Under the Kerkorian-Benninger-Aubrey scheme to save MGM, much of the back lot located on the pricey West Side of metropolitan Los Angeles was going on the block. The land itself was worth tens of millions to developers. To use it for costly warehousing to preserve the old stern-wheeler from Showboat or the racing chariots from Ben-Hur or The Unsinkable Molly Brown’s brass bed or Civil War cannons from Gone With the Wind . . . or Greta Garbo’s hats . . . or Dorothy’s old ruby slippers—well, that penciled out very badly in a cost-benefit analysis. The stuff had to go. Soundstages had to go. Andy Hardy’s hometown, Scarlett O’Hara’s Tara plantation, the streets of Old New York, and Tarzan’s jungle all had to go.
It would take twenty days to complete the auction. Actress Debbie Reynolds was there most days. She spent a reported $600,000 buying up costumes, pieces of sets from award-winning movies, and various props hoping to preserve them for a future Hollywood museum. She considered the massive auction a “sad and stupid” waste of Hollywood’s priceless past. “I sobbed every day,” she said.

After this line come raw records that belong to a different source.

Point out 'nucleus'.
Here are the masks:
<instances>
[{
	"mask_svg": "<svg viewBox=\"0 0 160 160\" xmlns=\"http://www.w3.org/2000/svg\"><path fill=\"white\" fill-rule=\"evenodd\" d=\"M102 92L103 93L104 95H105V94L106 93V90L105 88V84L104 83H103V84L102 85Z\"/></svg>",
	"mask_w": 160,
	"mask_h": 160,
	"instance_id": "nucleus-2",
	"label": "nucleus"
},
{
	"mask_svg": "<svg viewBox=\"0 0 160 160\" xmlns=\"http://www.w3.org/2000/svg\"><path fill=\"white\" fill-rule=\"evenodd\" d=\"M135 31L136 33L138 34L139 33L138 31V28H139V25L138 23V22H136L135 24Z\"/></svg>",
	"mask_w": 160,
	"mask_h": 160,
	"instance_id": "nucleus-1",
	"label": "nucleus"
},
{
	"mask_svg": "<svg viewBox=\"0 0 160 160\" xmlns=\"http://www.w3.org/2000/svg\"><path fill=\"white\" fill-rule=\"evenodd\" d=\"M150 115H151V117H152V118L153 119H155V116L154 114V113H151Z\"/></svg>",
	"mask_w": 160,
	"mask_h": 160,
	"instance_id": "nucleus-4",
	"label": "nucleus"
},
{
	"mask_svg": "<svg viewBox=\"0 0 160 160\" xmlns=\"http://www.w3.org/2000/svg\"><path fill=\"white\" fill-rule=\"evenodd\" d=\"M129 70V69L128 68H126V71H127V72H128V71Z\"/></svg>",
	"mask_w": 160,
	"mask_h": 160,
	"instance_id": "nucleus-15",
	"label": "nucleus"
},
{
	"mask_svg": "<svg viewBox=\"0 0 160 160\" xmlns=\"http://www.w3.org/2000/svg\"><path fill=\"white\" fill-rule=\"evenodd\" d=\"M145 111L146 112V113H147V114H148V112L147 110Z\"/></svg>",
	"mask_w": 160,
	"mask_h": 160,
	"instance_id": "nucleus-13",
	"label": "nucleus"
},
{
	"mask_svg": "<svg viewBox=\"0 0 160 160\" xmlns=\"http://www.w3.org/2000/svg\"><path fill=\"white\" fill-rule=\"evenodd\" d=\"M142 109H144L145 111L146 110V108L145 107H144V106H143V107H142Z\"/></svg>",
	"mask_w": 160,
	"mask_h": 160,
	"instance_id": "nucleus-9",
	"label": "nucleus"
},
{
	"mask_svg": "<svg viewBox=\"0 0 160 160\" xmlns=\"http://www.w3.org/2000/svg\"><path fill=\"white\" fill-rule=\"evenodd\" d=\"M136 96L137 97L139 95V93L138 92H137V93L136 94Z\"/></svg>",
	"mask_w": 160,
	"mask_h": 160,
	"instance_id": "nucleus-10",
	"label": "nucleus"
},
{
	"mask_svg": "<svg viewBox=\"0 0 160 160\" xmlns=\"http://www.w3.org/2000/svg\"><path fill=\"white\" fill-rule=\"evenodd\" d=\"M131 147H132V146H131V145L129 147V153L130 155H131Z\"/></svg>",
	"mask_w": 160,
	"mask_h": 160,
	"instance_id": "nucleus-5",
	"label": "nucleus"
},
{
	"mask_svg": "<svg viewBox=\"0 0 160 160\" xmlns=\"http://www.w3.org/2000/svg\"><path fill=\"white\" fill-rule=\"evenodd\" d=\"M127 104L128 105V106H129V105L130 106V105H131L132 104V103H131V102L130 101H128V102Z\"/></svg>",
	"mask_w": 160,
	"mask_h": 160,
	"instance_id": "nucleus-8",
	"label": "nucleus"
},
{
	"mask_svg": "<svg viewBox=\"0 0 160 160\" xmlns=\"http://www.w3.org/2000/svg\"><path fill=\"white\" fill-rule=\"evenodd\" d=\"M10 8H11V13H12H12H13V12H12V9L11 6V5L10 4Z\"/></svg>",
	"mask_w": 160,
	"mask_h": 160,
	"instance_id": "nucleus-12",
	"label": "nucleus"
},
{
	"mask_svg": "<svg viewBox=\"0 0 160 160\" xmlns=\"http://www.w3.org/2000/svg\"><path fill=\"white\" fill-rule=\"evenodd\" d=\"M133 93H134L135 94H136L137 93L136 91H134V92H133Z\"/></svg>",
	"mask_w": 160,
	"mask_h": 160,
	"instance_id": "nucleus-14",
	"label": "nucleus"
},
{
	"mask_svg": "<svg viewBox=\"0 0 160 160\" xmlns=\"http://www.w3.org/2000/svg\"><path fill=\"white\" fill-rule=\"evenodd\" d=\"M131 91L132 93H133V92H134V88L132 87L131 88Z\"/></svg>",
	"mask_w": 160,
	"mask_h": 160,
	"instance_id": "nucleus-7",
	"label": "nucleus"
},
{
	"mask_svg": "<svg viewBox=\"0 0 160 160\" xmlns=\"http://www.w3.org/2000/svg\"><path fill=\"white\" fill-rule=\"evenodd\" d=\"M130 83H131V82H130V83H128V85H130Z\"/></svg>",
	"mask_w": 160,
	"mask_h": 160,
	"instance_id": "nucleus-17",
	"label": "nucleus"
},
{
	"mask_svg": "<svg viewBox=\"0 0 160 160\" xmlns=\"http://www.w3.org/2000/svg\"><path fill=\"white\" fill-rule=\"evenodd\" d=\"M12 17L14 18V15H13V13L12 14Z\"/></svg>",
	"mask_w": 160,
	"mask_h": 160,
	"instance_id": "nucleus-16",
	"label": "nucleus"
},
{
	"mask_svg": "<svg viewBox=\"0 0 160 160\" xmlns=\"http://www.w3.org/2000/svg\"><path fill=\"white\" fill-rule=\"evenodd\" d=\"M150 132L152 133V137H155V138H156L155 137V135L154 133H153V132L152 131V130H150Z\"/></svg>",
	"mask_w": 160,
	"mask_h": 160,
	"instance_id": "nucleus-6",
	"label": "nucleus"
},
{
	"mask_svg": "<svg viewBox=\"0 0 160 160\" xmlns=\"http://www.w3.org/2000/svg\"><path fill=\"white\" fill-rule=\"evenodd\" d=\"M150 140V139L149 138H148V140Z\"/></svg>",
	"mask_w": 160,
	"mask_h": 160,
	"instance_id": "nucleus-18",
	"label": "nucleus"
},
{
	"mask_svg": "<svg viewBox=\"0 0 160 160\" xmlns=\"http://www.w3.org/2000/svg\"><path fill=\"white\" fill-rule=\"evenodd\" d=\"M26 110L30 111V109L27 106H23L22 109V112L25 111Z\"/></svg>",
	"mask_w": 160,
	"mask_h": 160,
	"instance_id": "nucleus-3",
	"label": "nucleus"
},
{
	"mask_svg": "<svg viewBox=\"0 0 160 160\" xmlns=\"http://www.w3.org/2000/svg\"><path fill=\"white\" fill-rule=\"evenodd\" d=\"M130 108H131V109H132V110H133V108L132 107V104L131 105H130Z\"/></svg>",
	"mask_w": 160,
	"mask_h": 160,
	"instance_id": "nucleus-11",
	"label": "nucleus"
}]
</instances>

The MGM liquidation campaign started months before any opening bids in the auction that would make Debbie Reynolds cry. The studio’s entire camera department was shut down and its equipment sold to Panavision. It was cheaper to rent cameras as needed than to store idle equipment and pay camera operators whether they were shooting or waiting for their next project. The New York executive offices on Avenue of the Americas were shut down and returned to Culver City. Aubrey had a sign marking his parking spot. Kirk requested that his be marked simply with his lucky number “21.”